FR: The Episcopal Conference of the Polish Catholic Church is supposed to introduce a plan supporting the establishment of clinics to treat homosexuality.
That was one of the things you initially wanted to cover in your film too. It was supposed to be a part of your Polish road movie. Why did you give it up?
VK: We wanted to visit Odvaga, a private clinic that has obviously ruined many people’s lives. Their website says that they have a thirty percent success rate and that they cure queer people using prayers and football. We didn’t shoot there because they rejected our official request. We also considered using a hidden camera or sending in someone who would claim they were gay and have them “treated”, but that was too far away from our original concept and we dropped the idea.
FR: From our colleagues in Poland I learnt that this new scheme would affect the whole country as a sort of an institution to assist parents to convert their kids through the word of God.
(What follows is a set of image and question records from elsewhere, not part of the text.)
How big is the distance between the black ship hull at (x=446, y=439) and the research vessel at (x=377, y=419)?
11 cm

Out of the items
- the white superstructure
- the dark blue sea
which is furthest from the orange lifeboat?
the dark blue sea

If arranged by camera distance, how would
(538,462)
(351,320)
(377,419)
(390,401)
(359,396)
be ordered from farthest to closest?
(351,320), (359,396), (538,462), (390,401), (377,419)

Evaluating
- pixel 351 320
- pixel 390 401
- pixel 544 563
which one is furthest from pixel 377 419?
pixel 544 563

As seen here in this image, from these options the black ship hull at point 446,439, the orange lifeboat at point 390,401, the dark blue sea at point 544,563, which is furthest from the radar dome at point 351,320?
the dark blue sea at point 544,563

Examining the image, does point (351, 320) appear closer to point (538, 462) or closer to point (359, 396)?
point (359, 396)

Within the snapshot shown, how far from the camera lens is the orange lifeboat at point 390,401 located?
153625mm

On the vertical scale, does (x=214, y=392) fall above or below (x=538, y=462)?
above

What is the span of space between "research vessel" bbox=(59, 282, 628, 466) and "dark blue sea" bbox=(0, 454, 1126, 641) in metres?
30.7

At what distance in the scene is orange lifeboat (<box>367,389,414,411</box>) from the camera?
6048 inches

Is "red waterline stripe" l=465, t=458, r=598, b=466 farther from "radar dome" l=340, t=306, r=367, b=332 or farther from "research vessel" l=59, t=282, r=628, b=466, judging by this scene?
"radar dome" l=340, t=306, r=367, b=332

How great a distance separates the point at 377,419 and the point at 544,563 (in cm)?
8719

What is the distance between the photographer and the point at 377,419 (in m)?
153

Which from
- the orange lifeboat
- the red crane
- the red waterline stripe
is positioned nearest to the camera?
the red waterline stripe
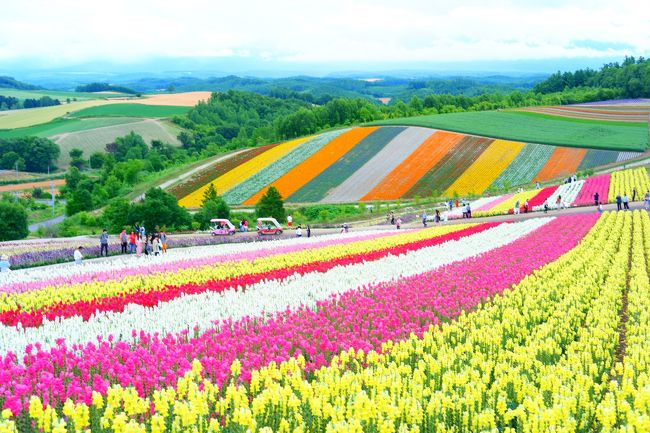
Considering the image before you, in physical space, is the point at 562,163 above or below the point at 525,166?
above

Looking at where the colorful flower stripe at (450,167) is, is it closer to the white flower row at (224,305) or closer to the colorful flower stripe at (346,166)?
the colorful flower stripe at (346,166)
The consequences would be even more severe than in the case of that single private clinic.
How did the pandemic affect your work? Vít, you are shooting a film about the pandemic in Czechia with your partner, documentarian Marika Pecháčková with the work title “Big Nothing”.
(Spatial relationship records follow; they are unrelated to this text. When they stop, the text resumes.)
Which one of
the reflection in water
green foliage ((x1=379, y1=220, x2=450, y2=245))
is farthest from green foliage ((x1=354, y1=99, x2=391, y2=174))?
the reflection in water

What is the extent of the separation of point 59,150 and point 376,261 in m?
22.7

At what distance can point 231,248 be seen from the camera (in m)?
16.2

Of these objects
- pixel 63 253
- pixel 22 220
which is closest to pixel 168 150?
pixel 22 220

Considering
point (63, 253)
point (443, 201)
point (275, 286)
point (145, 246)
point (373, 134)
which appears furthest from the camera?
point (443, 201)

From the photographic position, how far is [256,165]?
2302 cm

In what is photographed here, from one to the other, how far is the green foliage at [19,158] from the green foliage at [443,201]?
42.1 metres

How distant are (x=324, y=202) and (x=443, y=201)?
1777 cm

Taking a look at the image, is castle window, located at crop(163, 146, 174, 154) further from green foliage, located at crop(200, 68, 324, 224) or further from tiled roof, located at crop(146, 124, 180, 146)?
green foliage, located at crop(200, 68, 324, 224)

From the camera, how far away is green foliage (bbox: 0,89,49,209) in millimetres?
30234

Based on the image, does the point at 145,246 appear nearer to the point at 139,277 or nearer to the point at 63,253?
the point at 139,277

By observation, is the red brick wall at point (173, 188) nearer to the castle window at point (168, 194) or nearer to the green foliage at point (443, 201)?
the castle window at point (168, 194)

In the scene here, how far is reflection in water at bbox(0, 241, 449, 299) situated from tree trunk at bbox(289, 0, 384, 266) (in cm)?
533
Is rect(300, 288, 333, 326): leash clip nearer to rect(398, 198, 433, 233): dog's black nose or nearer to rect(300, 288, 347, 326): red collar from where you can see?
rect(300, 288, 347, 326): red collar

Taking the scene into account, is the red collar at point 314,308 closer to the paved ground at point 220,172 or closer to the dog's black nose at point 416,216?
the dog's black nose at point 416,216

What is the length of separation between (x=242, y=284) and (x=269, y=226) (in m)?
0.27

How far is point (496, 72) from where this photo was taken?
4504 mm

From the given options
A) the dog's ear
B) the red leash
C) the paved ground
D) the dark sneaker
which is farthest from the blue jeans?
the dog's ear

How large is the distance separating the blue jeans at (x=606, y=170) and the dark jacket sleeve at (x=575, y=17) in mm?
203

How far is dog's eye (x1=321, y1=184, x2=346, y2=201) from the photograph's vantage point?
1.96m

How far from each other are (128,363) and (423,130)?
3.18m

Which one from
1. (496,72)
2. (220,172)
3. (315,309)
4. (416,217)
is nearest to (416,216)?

VK: We are halfway through the shooting and we’ve had roughly twenty shooting days. It’s turning out to be a documentary contemplation on the benefits of the pandemic for the society and for each of us. We’ll see, it’s still in the incubation period.
From the film Once Upon a Time in Poland. Photo: Czech Television
It must be difficult to shoot about something the end of which is still in the stars.
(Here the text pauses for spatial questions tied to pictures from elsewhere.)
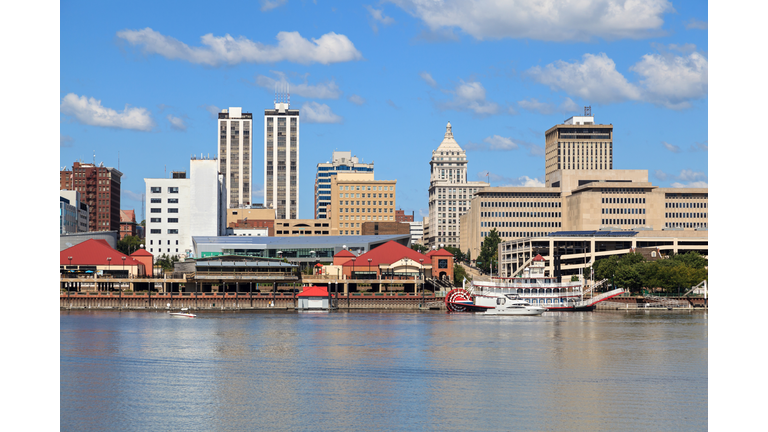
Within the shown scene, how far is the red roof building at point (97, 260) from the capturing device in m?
115

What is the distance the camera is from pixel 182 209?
17125 cm

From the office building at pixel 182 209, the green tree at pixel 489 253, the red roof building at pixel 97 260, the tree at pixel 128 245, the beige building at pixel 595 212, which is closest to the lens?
the red roof building at pixel 97 260

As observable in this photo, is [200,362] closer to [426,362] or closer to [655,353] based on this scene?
[426,362]

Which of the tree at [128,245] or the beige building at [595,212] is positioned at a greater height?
the beige building at [595,212]

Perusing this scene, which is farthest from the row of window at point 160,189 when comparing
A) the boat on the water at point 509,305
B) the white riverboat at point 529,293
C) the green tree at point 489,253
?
the boat on the water at point 509,305

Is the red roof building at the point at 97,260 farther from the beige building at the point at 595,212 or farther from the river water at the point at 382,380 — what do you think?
the beige building at the point at 595,212

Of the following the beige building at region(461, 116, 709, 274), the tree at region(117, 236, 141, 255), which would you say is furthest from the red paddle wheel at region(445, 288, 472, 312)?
the tree at region(117, 236, 141, 255)

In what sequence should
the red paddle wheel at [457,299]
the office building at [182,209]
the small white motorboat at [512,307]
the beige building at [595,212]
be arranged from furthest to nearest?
the office building at [182,209], the beige building at [595,212], the red paddle wheel at [457,299], the small white motorboat at [512,307]

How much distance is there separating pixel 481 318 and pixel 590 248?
71.2 meters

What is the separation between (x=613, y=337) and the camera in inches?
2317

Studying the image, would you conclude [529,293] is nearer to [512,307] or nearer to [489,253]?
[512,307]

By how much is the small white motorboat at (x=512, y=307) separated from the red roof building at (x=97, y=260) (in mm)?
54849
VK: Well, this is the case for every documentary work. It’s a fairly common part of our work, a basic work parameter.
Only this time you have no clear timeline.
VK: This was also the case in Once Upon a Time in Poland. None of us knew that the shooting will continue for five years. My advice to producers who are starting in the film industry would be to take this into account when working on their projects. It’s impossible to predict these things in your charts. Me and Filip are convinced that the reality itself tells you when to wrap up. But this does not go well with funders and TV producers.
Do you, Filip, also reflect on the pandemic in your upcoming film? Can you tell us more?
FR: With editor Blanka Kulová we are creating a portrait of her dad, photographer Vlastimil Kula. Twenty years ago, I did the camera work on her student film about her eccentric father, the author of erotic photography, verging on pornography. In the spring, their family got into a strange situation: Kula’s current wife works in Germany and due to the Covid-19 situation she wasn’t allowed to cross the border, with her two sons staying in Czechia alone with their dad. So she was cooking for them in Germany and was carrying pots with food through the green border in the forest. When I heard this story, I wrote an application for funding to the Czech Film Fund and we went to the forest with our crew. We shot this important exposition scene of a mother illegally meeting with her sons on the green border. So I am shooting a psychological, even a “Bergmanesque” film about a family, which is quite relaxing after so many political and religious topics. On the other hand, it is a challenge to be shooting for a year and half in someone’s living room. Quite an intense experience. Family relationships are not much talked about even inside families, which causes tension. In the film we are trying to speak about the things that have been left unspoken for forty years. At the same time, as a documentary filmmaker, I am relating to what is happening around, so the film is also about isolation. Kula claims that you can live without the outside world because if you have imagination, you can suffice with what you experience inside.